# Memory Lane fall???



## 100bikes (May 20, 2021)

Unfortunately, I couldn't make it to ML spring swap.

Is there going to be a fall event this year?
Date planned?

rusty


----------



## lilchik17750 (May 20, 2021)

Hi Rusty,
It's looking like Sept. 23-26, 2021. We'll get a flyer out soon. You missed a fantastic Spring Swap! Thanks to all that came. Officially we had 161 vendors.

Lisa
From the Ole Memory Lane Classics


----------



## Maskadeo (May 20, 2021)

Best swap in years! I think everybody walked away with some good stuff, and caught up with some old friends!


----------



## John G04 (May 20, 2021)

Hmmm memory lane same days as copake?


----------



## catfish (May 20, 2021)

lilchik17750 said:


> Hi Rusty,
> It's looking like Sept. 23-26, 2021. We'll get a flyer out soon. You missed a fantastic Spring Swap! Thanks to all that came. Officially we had 161 vendors.
> 
> Lisa
> From the Ole Memory Lane Classics




Lisa,   It was an incredible show !!! And it is a great location !!! Thanks for all the hard work you and Jerry did to make it happen. 

   Catfish


----------



## lilchik17750 (May 20, 2021)

Catfish......it takes each and every one of us to make it a success! Thank you for coming!! Lisa


----------



## catfish (May 20, 2021)

lilchik17750 said:


> Catfish......it takes each and every one of us to make it a success! Thank you for coming!! Lisa




Lisa, you are very welcome  I look forward to next year.   Catfish


----------

STATED GOAL:
Rewrite the Memory Lane thread starting with "# Memory Lane" and going on through "Date planned?", replacing "fall event" with "autumn event". The items that follow have no connection to the Memory Lane forum thread.

RECORDS SUPPLIED:

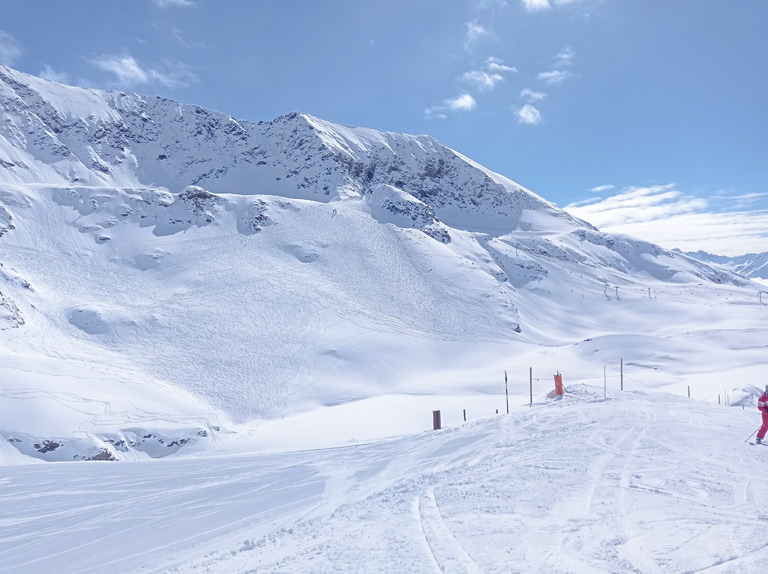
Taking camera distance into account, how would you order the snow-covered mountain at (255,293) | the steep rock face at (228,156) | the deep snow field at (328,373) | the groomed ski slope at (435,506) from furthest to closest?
the steep rock face at (228,156)
the snow-covered mountain at (255,293)
the deep snow field at (328,373)
the groomed ski slope at (435,506)

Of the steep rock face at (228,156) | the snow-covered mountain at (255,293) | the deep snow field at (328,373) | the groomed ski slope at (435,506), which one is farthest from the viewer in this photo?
the steep rock face at (228,156)

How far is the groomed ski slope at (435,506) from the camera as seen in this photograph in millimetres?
6523

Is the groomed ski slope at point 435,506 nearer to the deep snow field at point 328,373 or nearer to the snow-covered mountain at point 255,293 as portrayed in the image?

THE SOLUTION:
# Memory Lane fall???



## 100bikes (May 20, 2021)

Unfortunately, I couldn't make it to ML spring swap.

Is there going to be a autumn event this year?
Date planned?